Just for the files, you can solve it like this:

query = params.map{|k, v| CGI::escape(k.to_s) + '=' + CGI::escape(v)}.join('&')

The order of query parameters IS significant, even if you saw some software that ignores it during parsing. For example:

  • Equivalent URLs sometimes have a canonical/normalized form (e.g. to make visual comparisons easier)
  • When a human sees a URL, a certain order might be natural or more readable
  • Very long URLs often get truncated in certain contexts, so the most important query parameters (e.g. the database key) should come first so they aren’t the part that gets truncated

Sorting the keys might be useful, and it might even be a reasonable default, but it’s presumptuous for an API to completely remove the ability to specify the order! A bad decision was made here.

My response which was never answered remains…

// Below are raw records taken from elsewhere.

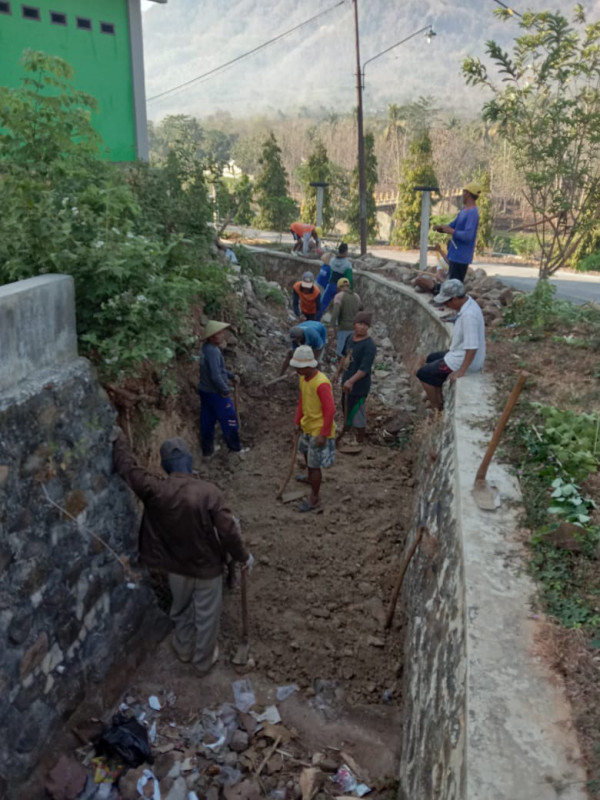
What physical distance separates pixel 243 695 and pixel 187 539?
1.22 metres

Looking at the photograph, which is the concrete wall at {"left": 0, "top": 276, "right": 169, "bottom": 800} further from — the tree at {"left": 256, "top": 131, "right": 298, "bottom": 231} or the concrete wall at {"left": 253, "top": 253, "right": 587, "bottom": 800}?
the tree at {"left": 256, "top": 131, "right": 298, "bottom": 231}

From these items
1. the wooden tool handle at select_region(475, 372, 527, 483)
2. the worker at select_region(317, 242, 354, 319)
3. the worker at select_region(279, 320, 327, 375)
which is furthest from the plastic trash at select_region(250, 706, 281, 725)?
the worker at select_region(317, 242, 354, 319)

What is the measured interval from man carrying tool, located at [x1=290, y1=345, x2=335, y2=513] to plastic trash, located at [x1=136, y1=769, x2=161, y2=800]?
2.94m

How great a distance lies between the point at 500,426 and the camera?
3701 millimetres

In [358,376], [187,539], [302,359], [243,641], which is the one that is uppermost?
[302,359]

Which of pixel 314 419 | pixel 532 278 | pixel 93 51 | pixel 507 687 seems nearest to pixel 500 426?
pixel 507 687

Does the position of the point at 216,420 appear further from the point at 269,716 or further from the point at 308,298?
the point at 308,298

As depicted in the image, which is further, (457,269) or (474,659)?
(457,269)

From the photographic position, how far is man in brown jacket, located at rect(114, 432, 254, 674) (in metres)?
4.12

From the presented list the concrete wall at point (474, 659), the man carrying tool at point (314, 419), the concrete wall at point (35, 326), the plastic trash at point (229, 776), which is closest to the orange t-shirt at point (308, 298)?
the man carrying tool at point (314, 419)

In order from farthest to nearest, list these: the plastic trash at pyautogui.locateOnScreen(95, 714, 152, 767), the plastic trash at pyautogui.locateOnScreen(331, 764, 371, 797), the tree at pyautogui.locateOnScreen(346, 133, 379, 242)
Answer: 1. the tree at pyautogui.locateOnScreen(346, 133, 379, 242)
2. the plastic trash at pyautogui.locateOnScreen(95, 714, 152, 767)
3. the plastic trash at pyautogui.locateOnScreen(331, 764, 371, 797)

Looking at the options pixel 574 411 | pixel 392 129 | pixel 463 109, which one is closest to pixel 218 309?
pixel 574 411

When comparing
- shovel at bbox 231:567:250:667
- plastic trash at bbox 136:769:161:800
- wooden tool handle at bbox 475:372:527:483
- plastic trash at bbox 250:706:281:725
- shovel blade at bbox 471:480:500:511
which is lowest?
plastic trash at bbox 136:769:161:800

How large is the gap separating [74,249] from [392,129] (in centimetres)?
5254
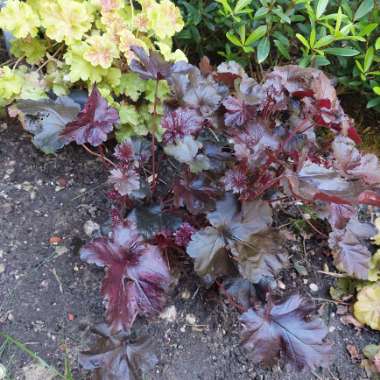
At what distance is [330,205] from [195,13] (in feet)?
3.86

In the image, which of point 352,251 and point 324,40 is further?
point 324,40

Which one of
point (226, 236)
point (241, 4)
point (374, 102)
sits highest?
point (241, 4)

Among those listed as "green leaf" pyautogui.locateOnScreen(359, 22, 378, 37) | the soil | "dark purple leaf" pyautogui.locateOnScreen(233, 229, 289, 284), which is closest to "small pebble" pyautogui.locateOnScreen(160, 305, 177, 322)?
the soil

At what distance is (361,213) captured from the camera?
2137 millimetres

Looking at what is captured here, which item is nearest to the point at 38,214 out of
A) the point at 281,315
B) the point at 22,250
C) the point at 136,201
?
the point at 22,250

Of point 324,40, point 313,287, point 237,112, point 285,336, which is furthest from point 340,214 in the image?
point 324,40

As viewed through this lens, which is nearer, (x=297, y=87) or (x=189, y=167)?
(x=189, y=167)

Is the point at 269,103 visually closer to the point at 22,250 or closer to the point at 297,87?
the point at 297,87

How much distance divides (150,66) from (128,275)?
0.70 metres

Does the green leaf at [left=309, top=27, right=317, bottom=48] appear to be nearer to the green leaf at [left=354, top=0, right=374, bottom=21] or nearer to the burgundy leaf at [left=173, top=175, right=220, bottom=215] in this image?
the green leaf at [left=354, top=0, right=374, bottom=21]

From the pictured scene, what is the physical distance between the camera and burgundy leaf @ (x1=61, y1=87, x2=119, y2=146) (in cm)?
154

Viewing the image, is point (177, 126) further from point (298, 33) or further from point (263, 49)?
point (298, 33)

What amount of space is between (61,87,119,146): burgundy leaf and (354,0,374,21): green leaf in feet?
3.57

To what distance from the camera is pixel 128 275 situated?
134 centimetres
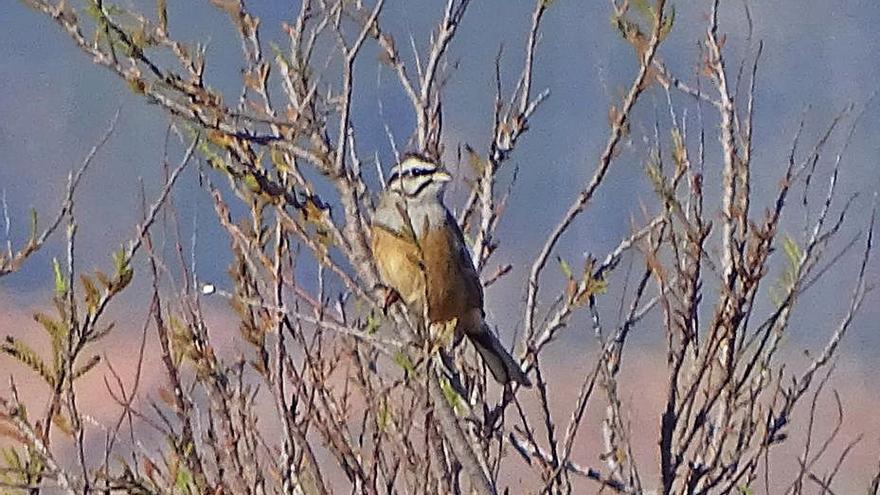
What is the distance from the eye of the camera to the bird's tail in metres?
4.02

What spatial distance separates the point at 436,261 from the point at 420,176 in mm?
393

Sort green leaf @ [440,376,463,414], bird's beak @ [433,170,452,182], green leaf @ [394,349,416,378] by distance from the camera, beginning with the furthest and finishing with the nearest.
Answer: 1. bird's beak @ [433,170,452,182]
2. green leaf @ [440,376,463,414]
3. green leaf @ [394,349,416,378]

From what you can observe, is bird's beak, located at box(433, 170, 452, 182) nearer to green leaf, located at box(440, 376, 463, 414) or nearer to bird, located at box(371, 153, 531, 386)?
bird, located at box(371, 153, 531, 386)

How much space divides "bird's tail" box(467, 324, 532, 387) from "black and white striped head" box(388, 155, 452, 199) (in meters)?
0.49

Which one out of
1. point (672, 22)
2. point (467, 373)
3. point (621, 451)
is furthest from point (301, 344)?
point (672, 22)

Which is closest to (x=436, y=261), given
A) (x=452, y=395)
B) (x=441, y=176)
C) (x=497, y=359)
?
(x=441, y=176)

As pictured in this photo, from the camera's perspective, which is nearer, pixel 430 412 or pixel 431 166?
pixel 430 412

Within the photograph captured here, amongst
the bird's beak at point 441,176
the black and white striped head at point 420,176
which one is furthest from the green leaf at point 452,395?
the bird's beak at point 441,176

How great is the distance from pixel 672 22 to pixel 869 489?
1.31m

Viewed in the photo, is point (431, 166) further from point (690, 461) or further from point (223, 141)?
point (690, 461)

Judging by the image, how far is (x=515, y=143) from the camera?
454 centimetres

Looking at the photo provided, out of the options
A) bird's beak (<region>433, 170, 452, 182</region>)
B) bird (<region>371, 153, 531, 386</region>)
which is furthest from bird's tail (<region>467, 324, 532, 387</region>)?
bird's beak (<region>433, 170, 452, 182</region>)

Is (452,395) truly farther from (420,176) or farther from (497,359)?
(420,176)

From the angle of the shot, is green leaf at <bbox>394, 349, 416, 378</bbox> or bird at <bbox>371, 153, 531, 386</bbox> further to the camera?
bird at <bbox>371, 153, 531, 386</bbox>
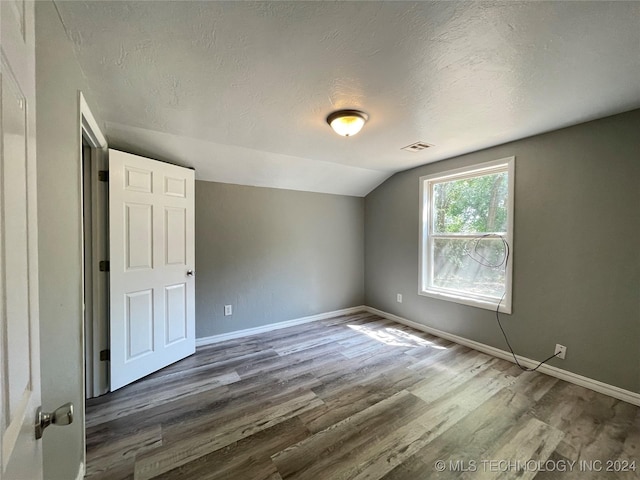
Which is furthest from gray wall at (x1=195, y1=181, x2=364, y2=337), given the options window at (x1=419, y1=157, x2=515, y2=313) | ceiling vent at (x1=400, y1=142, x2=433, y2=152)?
ceiling vent at (x1=400, y1=142, x2=433, y2=152)

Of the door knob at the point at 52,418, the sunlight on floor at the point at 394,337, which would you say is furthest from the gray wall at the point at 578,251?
the door knob at the point at 52,418

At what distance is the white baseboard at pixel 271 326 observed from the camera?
10.3 feet

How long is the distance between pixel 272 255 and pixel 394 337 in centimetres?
191

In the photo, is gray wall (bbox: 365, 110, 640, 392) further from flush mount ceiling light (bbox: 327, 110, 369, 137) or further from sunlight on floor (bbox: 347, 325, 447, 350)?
flush mount ceiling light (bbox: 327, 110, 369, 137)

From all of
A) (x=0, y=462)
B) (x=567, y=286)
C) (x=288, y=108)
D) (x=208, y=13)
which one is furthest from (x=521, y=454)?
(x=208, y=13)

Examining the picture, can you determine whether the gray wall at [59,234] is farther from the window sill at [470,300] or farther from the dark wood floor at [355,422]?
the window sill at [470,300]

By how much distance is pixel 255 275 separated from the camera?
3480 mm

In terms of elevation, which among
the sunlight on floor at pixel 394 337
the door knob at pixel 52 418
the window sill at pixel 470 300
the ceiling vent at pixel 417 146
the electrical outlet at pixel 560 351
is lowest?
the sunlight on floor at pixel 394 337

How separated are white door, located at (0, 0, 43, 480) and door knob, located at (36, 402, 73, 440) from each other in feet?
0.08

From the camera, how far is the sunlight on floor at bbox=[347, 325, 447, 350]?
310cm

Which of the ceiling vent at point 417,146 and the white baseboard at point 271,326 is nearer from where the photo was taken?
the ceiling vent at point 417,146

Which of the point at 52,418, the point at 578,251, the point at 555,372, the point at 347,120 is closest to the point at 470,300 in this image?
the point at 555,372

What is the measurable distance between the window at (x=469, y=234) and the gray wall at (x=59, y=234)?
134 inches

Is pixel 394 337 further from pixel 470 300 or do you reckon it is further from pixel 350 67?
pixel 350 67
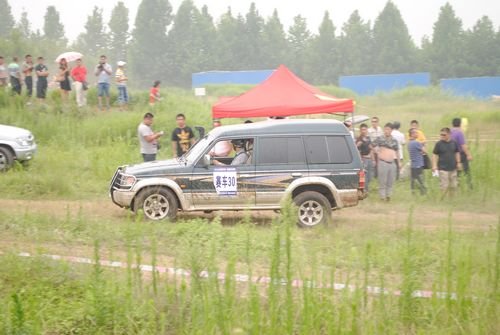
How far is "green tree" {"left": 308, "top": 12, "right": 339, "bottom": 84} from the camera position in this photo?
75625mm

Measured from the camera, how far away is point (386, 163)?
14672 mm

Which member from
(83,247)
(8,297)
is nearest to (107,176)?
(83,247)

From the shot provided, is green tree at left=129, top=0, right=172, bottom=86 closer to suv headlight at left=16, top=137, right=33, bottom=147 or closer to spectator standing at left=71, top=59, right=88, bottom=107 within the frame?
spectator standing at left=71, top=59, right=88, bottom=107

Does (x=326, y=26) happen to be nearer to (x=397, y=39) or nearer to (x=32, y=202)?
(x=397, y=39)

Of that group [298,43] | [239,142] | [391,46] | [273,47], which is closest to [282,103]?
[239,142]

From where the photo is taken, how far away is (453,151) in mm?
14359

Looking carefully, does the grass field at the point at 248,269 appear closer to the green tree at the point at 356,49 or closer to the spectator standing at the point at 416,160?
the spectator standing at the point at 416,160

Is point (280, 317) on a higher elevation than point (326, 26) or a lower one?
lower

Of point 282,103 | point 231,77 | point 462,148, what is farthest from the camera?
point 231,77

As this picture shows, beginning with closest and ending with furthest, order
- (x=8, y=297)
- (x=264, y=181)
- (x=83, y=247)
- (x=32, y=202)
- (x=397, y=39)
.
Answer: (x=8, y=297) < (x=83, y=247) < (x=264, y=181) < (x=32, y=202) < (x=397, y=39)

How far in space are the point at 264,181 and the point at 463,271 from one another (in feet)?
19.0

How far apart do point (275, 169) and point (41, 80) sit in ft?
45.7

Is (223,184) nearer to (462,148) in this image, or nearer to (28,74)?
(462,148)

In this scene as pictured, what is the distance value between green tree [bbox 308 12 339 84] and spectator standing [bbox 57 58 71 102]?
54.5m
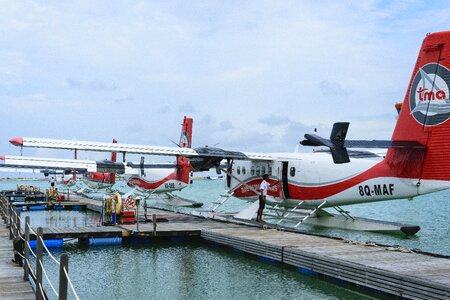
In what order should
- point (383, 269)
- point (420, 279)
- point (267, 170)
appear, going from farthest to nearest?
point (267, 170) < point (383, 269) < point (420, 279)

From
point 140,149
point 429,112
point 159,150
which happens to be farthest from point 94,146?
point 429,112

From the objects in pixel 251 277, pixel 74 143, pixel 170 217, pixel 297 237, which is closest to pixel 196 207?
pixel 170 217

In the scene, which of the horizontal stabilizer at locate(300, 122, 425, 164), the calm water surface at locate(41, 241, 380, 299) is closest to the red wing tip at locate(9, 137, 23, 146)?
the calm water surface at locate(41, 241, 380, 299)

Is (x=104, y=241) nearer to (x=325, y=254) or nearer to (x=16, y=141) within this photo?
(x=16, y=141)

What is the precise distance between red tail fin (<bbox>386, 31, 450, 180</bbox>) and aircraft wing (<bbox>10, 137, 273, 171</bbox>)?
7.66 m

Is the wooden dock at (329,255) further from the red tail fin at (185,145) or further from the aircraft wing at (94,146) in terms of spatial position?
the red tail fin at (185,145)

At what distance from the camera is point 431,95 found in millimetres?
15906

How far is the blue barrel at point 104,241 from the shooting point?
18.2m

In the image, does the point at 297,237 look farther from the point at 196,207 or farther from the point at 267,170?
the point at 196,207

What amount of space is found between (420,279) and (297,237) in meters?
7.06

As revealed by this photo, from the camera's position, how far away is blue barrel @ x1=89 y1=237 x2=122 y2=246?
18250 mm

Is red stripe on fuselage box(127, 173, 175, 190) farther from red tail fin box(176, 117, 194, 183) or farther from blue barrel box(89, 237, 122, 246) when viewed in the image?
blue barrel box(89, 237, 122, 246)

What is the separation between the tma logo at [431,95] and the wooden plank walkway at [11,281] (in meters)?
12.3

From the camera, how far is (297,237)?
657 inches
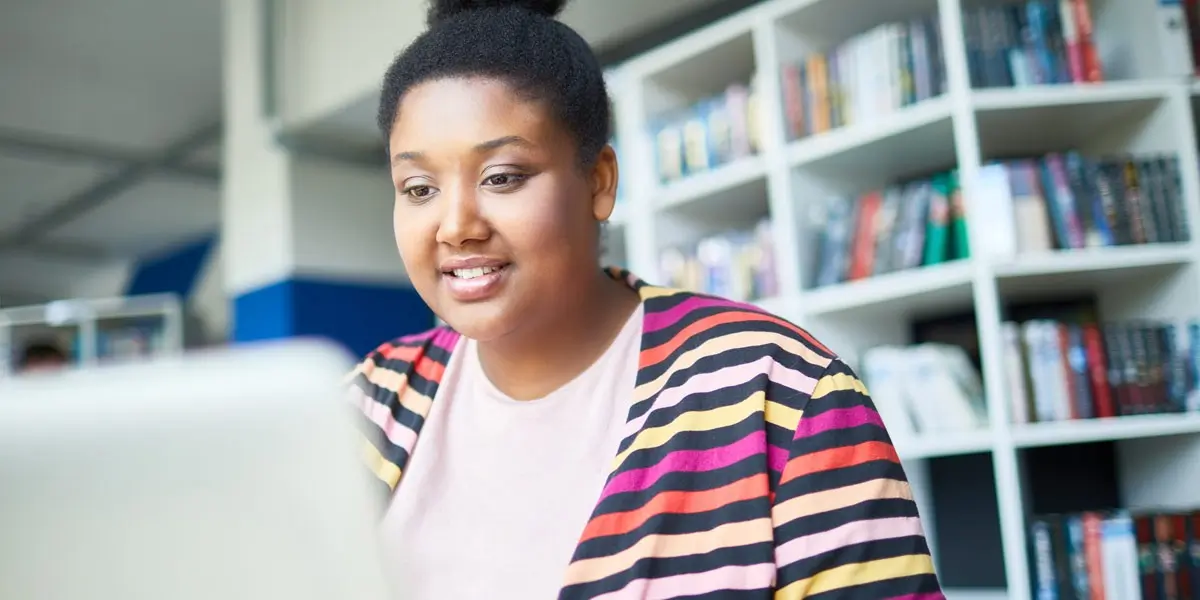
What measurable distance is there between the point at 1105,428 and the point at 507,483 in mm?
1526

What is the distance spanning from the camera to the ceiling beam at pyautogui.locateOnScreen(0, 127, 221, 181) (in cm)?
566

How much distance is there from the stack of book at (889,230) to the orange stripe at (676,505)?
5.02 feet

Yup, I noticed that, this bug was merely as there is a difference between the Array and the Hash invocations. If it should be ordered lexographically, then why not both? and why does it need to be lexographical? as that is just extra work.

All this said, I am aware that the way I am using this is an unusual scenario, but yeh… I would say they should either both be sorted, or both not.

I would open a pull request, but I find that with this community that when I offer a suggestion to fix what myself and a whole lot of other users think is a bug, it gets shut down. The point of an open source community is to allow friendly collaboration. If you would like to discuss why you don’t find what I just wrote above is not a bug, could you? Otherwise why comment at all, just leave the bug tracker stale.